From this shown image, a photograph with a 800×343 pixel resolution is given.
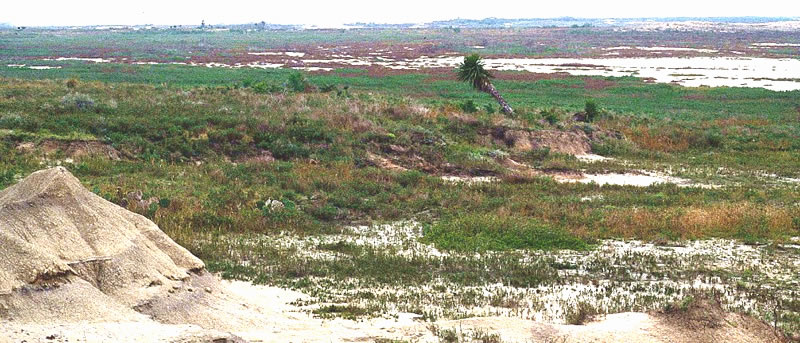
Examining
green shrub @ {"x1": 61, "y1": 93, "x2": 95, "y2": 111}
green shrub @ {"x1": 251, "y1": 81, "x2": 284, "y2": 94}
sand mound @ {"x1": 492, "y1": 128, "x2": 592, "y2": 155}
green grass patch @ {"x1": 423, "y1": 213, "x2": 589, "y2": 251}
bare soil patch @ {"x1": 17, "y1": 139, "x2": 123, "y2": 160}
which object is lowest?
sand mound @ {"x1": 492, "y1": 128, "x2": 592, "y2": 155}

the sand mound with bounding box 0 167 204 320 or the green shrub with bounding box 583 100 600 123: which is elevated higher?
the sand mound with bounding box 0 167 204 320

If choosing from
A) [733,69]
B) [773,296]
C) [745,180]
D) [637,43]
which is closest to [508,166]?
[745,180]

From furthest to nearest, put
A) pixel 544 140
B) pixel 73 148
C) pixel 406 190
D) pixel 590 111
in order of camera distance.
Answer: pixel 590 111 → pixel 544 140 → pixel 73 148 → pixel 406 190

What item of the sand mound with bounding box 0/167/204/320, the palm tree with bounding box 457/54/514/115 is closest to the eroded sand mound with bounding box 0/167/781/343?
the sand mound with bounding box 0/167/204/320

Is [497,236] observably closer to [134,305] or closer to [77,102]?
[134,305]

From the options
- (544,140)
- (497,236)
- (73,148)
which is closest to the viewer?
(497,236)

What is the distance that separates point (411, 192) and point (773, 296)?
1263 cm

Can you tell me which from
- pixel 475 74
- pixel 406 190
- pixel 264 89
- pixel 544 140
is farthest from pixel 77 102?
pixel 475 74

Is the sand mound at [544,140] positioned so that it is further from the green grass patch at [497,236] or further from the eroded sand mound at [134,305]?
the eroded sand mound at [134,305]

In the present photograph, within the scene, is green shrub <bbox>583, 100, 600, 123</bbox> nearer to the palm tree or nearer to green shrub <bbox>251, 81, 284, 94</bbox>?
the palm tree

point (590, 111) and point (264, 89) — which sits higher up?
point (264, 89)

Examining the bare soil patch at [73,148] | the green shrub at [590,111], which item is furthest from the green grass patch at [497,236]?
the green shrub at [590,111]

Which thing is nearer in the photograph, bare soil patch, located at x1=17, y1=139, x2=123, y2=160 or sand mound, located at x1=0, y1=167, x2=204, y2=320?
sand mound, located at x1=0, y1=167, x2=204, y2=320

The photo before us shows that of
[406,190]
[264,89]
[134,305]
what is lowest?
[406,190]
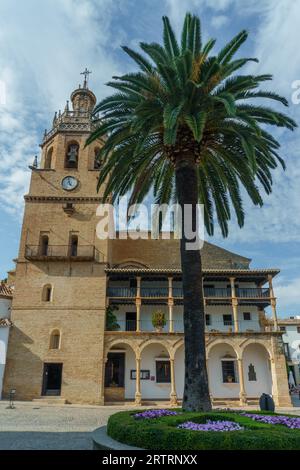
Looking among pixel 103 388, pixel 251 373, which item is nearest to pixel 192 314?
pixel 103 388

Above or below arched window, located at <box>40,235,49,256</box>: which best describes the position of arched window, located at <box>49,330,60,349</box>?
below

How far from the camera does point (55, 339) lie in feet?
87.4

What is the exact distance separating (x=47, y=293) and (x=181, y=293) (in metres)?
10.2

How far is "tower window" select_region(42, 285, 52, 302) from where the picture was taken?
2717 centimetres

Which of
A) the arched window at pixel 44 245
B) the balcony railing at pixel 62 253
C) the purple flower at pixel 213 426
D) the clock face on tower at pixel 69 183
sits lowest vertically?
the purple flower at pixel 213 426

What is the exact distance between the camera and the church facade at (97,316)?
25.6 m

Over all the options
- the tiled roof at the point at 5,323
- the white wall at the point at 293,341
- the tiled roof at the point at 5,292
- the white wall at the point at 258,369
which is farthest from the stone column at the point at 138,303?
the white wall at the point at 293,341

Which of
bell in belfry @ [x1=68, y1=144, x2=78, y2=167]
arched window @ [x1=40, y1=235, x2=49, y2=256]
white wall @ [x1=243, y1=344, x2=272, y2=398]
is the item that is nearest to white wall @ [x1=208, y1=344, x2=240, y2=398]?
white wall @ [x1=243, y1=344, x2=272, y2=398]

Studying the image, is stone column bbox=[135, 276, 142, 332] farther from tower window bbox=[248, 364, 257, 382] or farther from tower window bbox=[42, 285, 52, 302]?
tower window bbox=[248, 364, 257, 382]

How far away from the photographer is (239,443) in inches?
261

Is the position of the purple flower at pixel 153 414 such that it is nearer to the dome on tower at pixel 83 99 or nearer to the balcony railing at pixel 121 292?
the balcony railing at pixel 121 292

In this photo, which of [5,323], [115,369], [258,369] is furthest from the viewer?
[258,369]

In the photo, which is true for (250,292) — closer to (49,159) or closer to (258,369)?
(258,369)

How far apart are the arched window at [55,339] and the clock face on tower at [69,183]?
11140mm
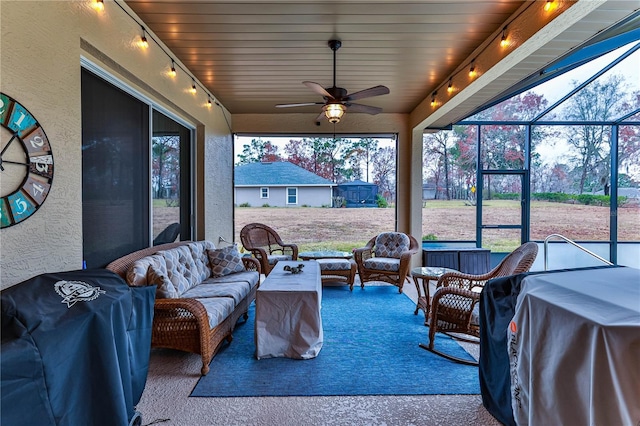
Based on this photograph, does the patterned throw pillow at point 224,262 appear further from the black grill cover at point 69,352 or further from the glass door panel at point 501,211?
the glass door panel at point 501,211

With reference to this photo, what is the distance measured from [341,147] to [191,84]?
322cm

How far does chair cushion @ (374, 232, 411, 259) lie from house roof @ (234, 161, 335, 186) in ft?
6.03

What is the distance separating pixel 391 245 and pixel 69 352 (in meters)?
4.45

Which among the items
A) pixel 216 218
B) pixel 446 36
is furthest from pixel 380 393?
pixel 216 218

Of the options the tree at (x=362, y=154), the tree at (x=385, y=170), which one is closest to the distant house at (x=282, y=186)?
the tree at (x=362, y=154)

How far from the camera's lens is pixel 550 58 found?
3.12m

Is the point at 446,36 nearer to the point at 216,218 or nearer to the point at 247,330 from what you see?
the point at 247,330

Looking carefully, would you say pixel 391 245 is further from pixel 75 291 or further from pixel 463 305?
pixel 75 291

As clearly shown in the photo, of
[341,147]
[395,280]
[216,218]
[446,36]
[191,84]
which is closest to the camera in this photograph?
[446,36]

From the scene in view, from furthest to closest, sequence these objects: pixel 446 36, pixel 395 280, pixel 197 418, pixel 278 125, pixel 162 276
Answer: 1. pixel 278 125
2. pixel 395 280
3. pixel 446 36
4. pixel 162 276
5. pixel 197 418

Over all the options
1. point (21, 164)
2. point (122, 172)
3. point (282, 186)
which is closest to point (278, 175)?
point (282, 186)

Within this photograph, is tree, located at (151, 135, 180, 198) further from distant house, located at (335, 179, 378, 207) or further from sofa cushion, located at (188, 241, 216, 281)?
distant house, located at (335, 179, 378, 207)

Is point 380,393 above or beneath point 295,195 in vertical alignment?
beneath

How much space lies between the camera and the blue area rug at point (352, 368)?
87.8 inches
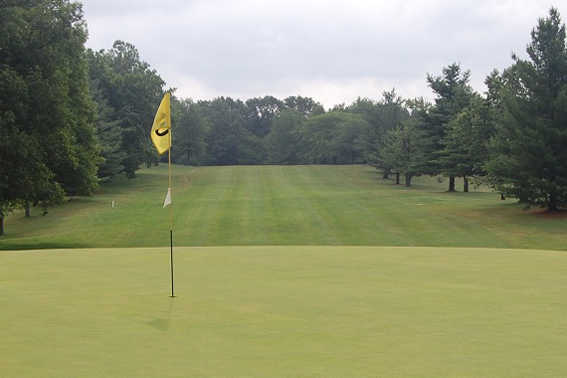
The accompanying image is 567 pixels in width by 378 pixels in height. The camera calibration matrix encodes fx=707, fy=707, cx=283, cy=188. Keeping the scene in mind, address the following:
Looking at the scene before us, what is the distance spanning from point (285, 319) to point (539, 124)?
33.2 m

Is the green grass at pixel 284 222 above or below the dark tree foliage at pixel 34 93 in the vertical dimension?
below

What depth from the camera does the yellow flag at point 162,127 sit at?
15.7 meters

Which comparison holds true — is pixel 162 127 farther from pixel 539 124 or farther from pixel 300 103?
pixel 300 103

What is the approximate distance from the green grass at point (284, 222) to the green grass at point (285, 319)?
1541 centimetres

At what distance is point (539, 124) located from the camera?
40781 mm

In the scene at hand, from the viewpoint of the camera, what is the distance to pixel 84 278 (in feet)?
55.6

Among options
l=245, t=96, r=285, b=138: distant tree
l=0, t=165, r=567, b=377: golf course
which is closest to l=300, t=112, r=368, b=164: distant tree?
l=245, t=96, r=285, b=138: distant tree

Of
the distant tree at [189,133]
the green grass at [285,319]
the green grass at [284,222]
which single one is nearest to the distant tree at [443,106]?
the green grass at [284,222]

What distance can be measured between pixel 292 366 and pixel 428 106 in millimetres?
70671

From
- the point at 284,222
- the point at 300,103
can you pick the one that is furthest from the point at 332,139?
the point at 284,222

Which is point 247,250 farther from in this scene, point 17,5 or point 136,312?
point 17,5

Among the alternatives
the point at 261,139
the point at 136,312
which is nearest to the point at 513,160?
the point at 136,312

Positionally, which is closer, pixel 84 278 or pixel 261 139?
pixel 84 278

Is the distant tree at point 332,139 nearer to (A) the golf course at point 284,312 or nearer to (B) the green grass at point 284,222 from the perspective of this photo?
(B) the green grass at point 284,222
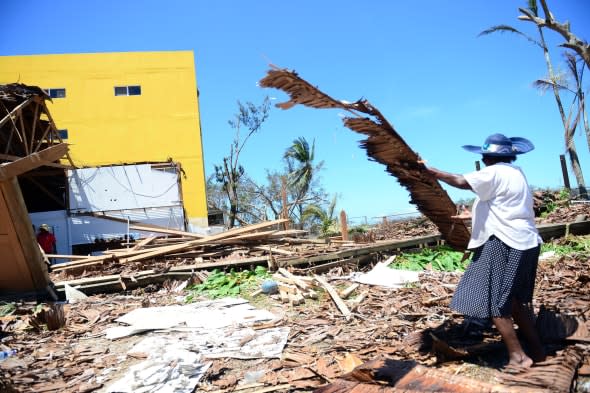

****

What you will do ->
Copy the lines from the very first one through the line that contains "Answer: pixel 590", keeping both ends and omitting the pictures.

The result ->
From this shown image, a photograph with a 800×343 pixel resolution is given.
Examining
green shrub @ {"x1": 61, "y1": 93, "x2": 95, "y2": 111}
green shrub @ {"x1": 251, "y1": 81, "x2": 284, "y2": 94}
sand mound @ {"x1": 492, "y1": 128, "x2": 592, "y2": 155}
green grass patch @ {"x1": 423, "y1": 213, "x2": 589, "y2": 251}
bare soil patch @ {"x1": 17, "y1": 139, "x2": 123, "y2": 160}
which object is lowest?
sand mound @ {"x1": 492, "y1": 128, "x2": 592, "y2": 155}

the sand mound with bounding box 0 167 204 320 or the green shrub with bounding box 583 100 600 123: which is elevated higher?
the sand mound with bounding box 0 167 204 320

If choosing from
A) [733,69]
B) [773,296]
C) [745,180]
D) [637,43]
which is closest to [508,166]?
[745,180]

From furthest to nearest, put
A) pixel 544 140
B) pixel 73 148
C) pixel 406 190
D) pixel 590 111
in order of camera distance.
Answer: pixel 590 111 → pixel 544 140 → pixel 73 148 → pixel 406 190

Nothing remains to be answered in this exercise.